Le 17 Janvier 2012 dans Old fashion media par Emmanuel Torregano

La radio entre dans l’ère du numérique, grâce à internet, aux smartphones et aux App. Conséquence la vague novembre - décembre 2011 signe un record toutes catégories selon Médiamétrie avec 82,8% d’audience 43,335 millions d’auditeurs quotidiens.

L’émergence d’un nouveau public, voilà une nouvelle qui regonfle le coeur des professionnels d’un média. Ça ne se voit pas tous les jours. Et pourtant après des décennies d’attente, il est possible aujourd’hui d’affirmer que la radio vit, enfin, sa révolution numérique. Celle qui va entraîner une recomposition du paysage et induire des constantes inédites dans l’auditoire. Plus jeune, plus CSP+ encore, et connectés en mobilité, l’arrivée de ces consommateurs bouleverse déjà les audiences des stations mesurées par Médiamétrie pour l’étude « 126 000 Radio » sur la période novembre-décembre 2011 (ainsi nommée car elle est basée sur l’interrogation de 126 000 personnes sur l’année).
Génération "S" pour "smartphone". Longtemps la radio fut le parent pauvre de cet univers numérique qui promet d’envahir nos vies. Les stations émettent toujours par les voies hertziennes sur les normes vieillissantes de la FM voire des grandes ondes pour France Inter, RTL ou RMC. Plusieurs tentatives ont été faites de lancer la radio dans le grand bain binaire par le conseil supérieur de l’audiovisuel, mais sans aucun succès.

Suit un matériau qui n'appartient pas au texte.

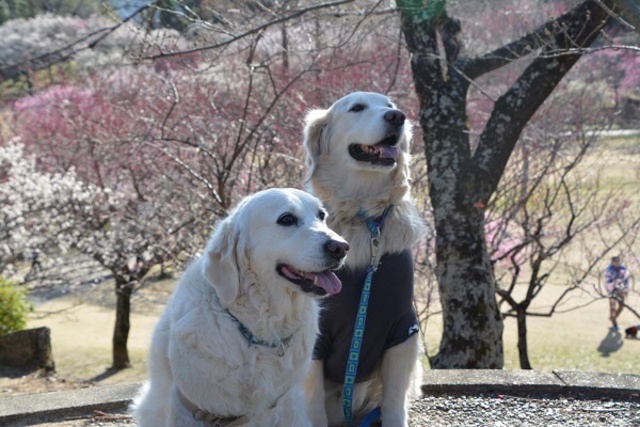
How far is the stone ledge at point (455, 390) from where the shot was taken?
4.70m

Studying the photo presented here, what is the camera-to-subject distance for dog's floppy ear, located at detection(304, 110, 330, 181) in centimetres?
383

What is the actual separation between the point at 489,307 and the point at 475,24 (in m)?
7.52

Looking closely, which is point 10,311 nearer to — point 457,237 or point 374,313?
point 457,237

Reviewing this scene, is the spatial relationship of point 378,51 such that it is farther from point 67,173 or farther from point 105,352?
point 105,352

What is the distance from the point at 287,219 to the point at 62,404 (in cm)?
258

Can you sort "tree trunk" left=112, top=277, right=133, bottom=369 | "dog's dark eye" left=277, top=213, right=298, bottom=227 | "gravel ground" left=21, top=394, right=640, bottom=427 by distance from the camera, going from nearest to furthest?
"dog's dark eye" left=277, top=213, right=298, bottom=227, "gravel ground" left=21, top=394, right=640, bottom=427, "tree trunk" left=112, top=277, right=133, bottom=369

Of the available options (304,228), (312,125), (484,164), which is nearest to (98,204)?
(484,164)

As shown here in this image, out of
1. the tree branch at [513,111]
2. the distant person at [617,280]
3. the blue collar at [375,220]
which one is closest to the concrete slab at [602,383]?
the tree branch at [513,111]

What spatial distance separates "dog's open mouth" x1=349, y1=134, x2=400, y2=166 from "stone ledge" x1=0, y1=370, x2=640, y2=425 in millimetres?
1849

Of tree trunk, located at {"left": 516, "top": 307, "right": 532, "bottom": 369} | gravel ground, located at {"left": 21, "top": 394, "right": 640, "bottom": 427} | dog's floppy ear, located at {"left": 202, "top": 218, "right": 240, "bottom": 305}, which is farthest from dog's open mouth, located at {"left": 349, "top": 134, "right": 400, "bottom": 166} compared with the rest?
tree trunk, located at {"left": 516, "top": 307, "right": 532, "bottom": 369}

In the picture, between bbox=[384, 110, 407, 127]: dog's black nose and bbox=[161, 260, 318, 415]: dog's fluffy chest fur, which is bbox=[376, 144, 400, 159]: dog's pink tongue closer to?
bbox=[384, 110, 407, 127]: dog's black nose

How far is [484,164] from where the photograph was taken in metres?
6.30

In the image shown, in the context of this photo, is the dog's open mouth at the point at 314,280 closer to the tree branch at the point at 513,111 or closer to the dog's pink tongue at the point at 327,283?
the dog's pink tongue at the point at 327,283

Toujours, l’autorité de régulation se heurtait à un problème économique : le marché restait hermétique aux postes de radio utilisant les normes hertziennes numériques.

Génération S

Cette barrière vient de tomber. La progression est très nette déjà sur la vague novembre-décembre sur les auditeurs de 13 à 24 ans et ceux de 35 à 49 ans. La cible reine, si lucrative et recherchée par les publicitaires fait un bond pour atteindre selon Médiamétrie un record avec 88,5% de l’écoute de la radio, jamais vu depuis 4 ans. Quand aux CSP+ ils sont aussi portés par cette vague 35 - 49 ans, et frôle les 92% des auditeurs de la radio. Les autres tranches sont stables ou en légère régression.
Ceci explique cela. RTL - concurrencée par les stations de service public, France Inter et France Info, mais aussi par une Europe 1 mieux accueillie dans les foyers de France portée par la voix de Bruce Toussaint - perd plus d’un point. La station passe de 13,2% à 11,8% d’audience cumulée. Sur la matinale elle perd plus de 400 000 auditeurs d’une année sur l’autre. Cependant, il convient de noter qu’à la même époque en 2010, RTL avait profité d’une conjoncture très favorable : mauvais positionnement d’Europe 1, grève sur l’antenne d’Inter. RTL doit se rajeunir et aller chercher, elle aussi, ces auditeurs de la génération "S" pour se sortir de l’ornière. D’ailleurs, signe de ce vieillissement de la grille, Stéphane Bern souffre rue Bayard, perdant près de 470 000 auditeurs en un an.

Durée d’écoute

Car la génération qui écoute la radio aussi sur son smartphone, et aime les App brandées aux logos de ses chaînes favorites, préfère picorer du France Inter (10,8%, +0,7), France Info (9%, +0,6) et donc aussi Europe 1 (9,4%, +0,5). La preuve ? Ce nouveau public, qui vient gonfler les rangs du 126 000 Radio, et pour la plupart redécouvre ce média, est bien plus "zappeur" que la moyenne du public fidèle de la radio. D’ailleurs, les durées d’écoute de ces stations s’en ressentent. France Inter perd sept minutes sur un an, France Info deux minutes, et Europe 1 six. Alors que RTL, peut compter sur la fidélité de son audience, même si elle est moindre aujourd’hui : RTL est écouté quatre minutes de plus d’une année sur l’autre.
Il y a un ovni dans cette affaire : il s’agit de RMC. La station revient dans le peloton de tête avec un 7,9% (+0,9) qui force l’admiration. RMC semble être la seule à profiter pleinement d’un double effet : la montée en puissance de la génération S, mais aussi l’impact de l’actualité politique de cette pré-campagne. La matinale de Bourdin, les Grandes Gueules, le sport en fin de journée, voilà le cocktail populaire de la réussite.
Les musicales sont aussi traversées par ce courant nouveau monté sur l’alternatif et la picorage. NRJ capte le fruit de son travail sur la matinale de Manu, dont le succès sur Fun se retrouve aussi rue Boileau. NRJ monte en puissance avec 11,4% contre 10,4% en novembre - décembre 2010. La satisfaction du travail accompli.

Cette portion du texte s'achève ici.